#### Dataset extract
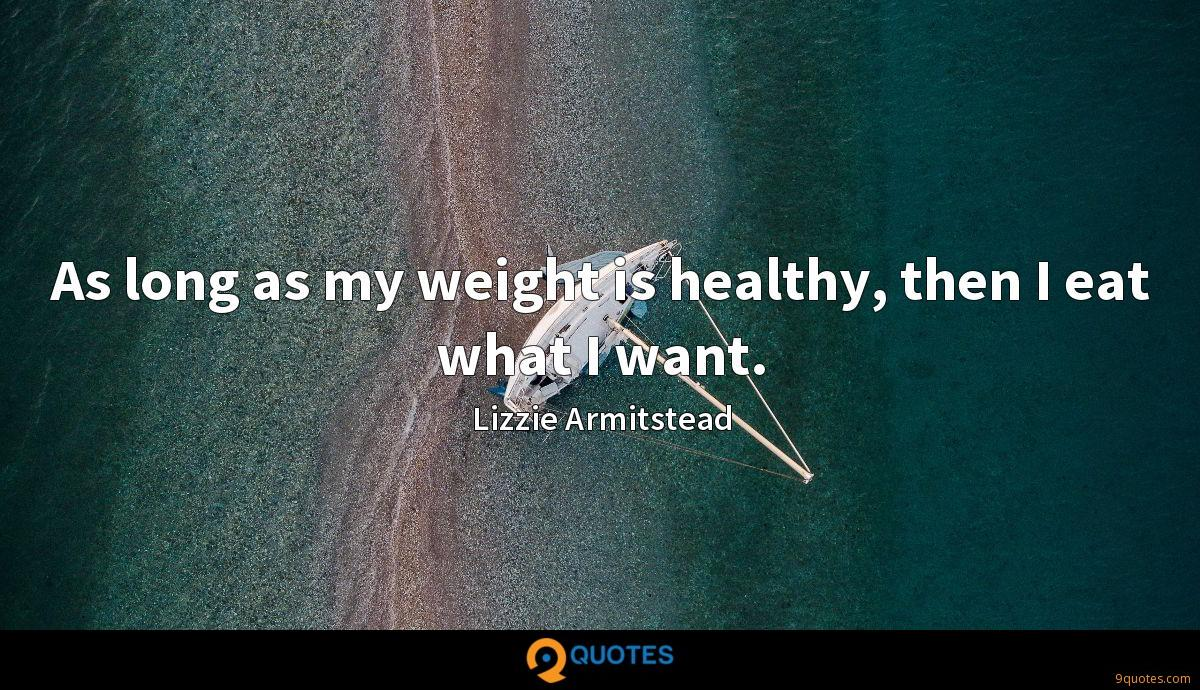 As long as my weight is healthy, then I eat what I want.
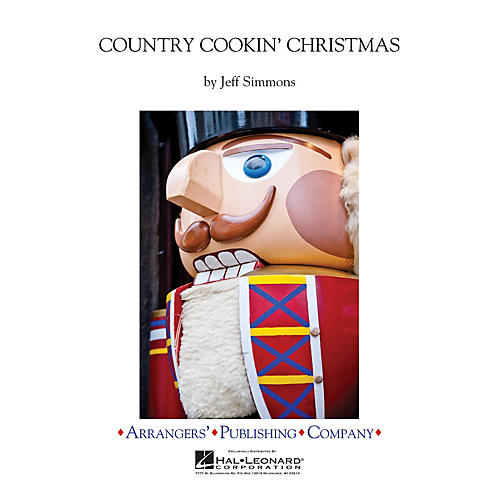 Arrangers Country Cookin' Christmas Concert Band Level 4 Composed by Jeff Simmons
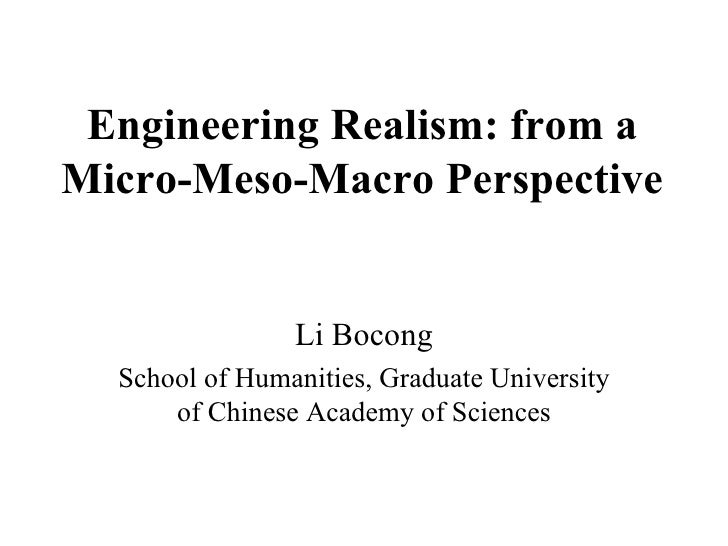 Engineering Realism: from a Micro-Meso-Macro Perspective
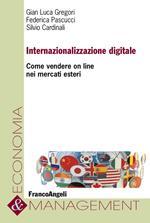 Internazionalizzazione digitale. Come vendere on line nei mercati esteri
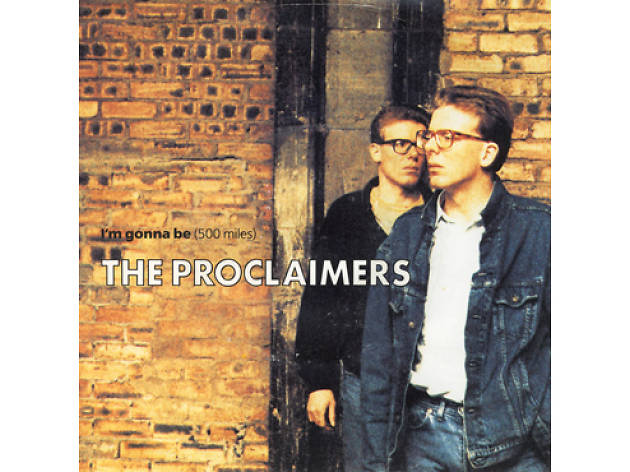 """I'm Gonna Be (500 Miles)"" by the Proclaimers"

#### Problem
Could you set down nothing but the lines from the one containing "Internazionalizzazione digitale. Come" through the last line of the records above, both ends included, exactly as given and free of pictures?

#### Exercise solution
 Internazionalizzazione digitale. Come vendere on line nei mercati esteri
 """I'm Gonna Be (500 Miles)"" by the Proclaimers"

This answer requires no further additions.